» **Problem to solve**
Everything from the line with "Is the white" to the end of the data should be restated word for word, and nothing before it.

» **Records of scene-based questions**
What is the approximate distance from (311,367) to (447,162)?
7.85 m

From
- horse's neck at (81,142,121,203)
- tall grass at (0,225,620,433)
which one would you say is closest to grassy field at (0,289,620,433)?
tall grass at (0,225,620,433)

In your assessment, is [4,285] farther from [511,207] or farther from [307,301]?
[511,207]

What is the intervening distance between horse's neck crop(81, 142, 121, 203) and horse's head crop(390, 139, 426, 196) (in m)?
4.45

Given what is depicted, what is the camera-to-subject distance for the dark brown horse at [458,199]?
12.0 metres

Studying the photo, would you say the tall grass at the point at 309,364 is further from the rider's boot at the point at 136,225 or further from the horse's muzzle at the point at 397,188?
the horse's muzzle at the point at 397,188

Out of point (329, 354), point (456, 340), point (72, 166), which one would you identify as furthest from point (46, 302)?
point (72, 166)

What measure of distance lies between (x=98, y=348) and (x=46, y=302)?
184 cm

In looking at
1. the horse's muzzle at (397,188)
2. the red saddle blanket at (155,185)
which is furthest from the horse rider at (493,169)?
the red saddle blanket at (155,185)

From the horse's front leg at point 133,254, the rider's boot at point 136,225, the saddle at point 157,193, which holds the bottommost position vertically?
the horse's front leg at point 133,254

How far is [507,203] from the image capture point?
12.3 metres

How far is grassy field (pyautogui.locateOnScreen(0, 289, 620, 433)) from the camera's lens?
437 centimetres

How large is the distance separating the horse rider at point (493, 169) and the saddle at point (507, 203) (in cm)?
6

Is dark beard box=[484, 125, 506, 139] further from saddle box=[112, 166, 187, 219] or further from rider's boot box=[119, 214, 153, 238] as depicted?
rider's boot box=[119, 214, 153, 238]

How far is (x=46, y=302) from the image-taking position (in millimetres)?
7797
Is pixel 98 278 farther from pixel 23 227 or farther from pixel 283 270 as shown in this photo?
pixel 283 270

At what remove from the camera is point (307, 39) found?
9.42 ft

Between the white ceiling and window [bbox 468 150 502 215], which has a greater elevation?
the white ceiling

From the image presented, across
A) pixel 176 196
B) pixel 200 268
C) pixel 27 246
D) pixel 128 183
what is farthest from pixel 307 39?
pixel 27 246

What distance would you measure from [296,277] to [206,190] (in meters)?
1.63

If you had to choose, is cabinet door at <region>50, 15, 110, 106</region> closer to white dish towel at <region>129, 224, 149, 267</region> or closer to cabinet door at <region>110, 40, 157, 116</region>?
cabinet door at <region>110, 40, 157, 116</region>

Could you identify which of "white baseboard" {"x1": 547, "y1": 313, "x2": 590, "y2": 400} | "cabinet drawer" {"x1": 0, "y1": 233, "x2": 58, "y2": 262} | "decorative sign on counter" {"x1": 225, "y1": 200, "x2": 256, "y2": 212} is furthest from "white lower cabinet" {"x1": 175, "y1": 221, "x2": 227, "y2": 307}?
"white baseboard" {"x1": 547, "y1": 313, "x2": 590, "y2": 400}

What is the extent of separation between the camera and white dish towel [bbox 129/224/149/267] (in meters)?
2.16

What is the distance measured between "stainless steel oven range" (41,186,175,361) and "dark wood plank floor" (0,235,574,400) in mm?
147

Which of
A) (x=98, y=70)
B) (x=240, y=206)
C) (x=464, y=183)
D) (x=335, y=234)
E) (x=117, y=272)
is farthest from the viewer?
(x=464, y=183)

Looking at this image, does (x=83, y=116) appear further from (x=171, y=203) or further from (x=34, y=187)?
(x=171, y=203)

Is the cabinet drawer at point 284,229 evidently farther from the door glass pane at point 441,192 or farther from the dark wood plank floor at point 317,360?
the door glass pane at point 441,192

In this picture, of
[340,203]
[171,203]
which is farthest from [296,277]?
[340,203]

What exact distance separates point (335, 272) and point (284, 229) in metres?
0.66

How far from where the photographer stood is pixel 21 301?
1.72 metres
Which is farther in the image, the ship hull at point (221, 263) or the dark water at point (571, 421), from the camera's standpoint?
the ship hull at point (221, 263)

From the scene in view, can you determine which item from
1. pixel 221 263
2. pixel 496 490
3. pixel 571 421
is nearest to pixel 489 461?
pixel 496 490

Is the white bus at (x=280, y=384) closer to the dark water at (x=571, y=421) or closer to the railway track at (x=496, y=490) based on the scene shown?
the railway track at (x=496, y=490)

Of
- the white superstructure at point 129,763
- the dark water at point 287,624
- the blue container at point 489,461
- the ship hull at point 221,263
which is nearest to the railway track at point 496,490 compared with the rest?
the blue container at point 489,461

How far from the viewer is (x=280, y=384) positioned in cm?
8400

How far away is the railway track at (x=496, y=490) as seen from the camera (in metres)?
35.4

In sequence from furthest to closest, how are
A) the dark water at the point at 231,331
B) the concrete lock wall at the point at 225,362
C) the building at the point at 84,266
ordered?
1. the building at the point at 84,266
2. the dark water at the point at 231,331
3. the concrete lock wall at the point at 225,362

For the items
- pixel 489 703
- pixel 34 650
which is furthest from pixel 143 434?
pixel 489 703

» **Solution to this exercise**
Is the white bus at (x=280, y=384) closer to the dark water at (x=571, y=421) or closer to the railway track at (x=496, y=490) based on the scene shown?
the railway track at (x=496, y=490)

Of
- the white superstructure at point 129,763
- the dark water at point 287,624
- the blue container at point 489,461
- the ship hull at point 221,263
which is nearest to the railway track at point 496,490 compared with the rest?
the blue container at point 489,461

How far from the viewer is (x=280, y=384) positioned in cm?
8400

How far away is the railway track at (x=496, y=490) as seen from the camera (in metres)?
35.4

In sequence from furthest to closest, how are
A) the dark water at the point at 231,331
B) the concrete lock wall at the point at 225,362
C) the building at the point at 84,266
ordered?
1. the building at the point at 84,266
2. the dark water at the point at 231,331
3. the concrete lock wall at the point at 225,362

For the items
- pixel 489 703
- pixel 34 650
which is furthest from pixel 143 434?
pixel 489 703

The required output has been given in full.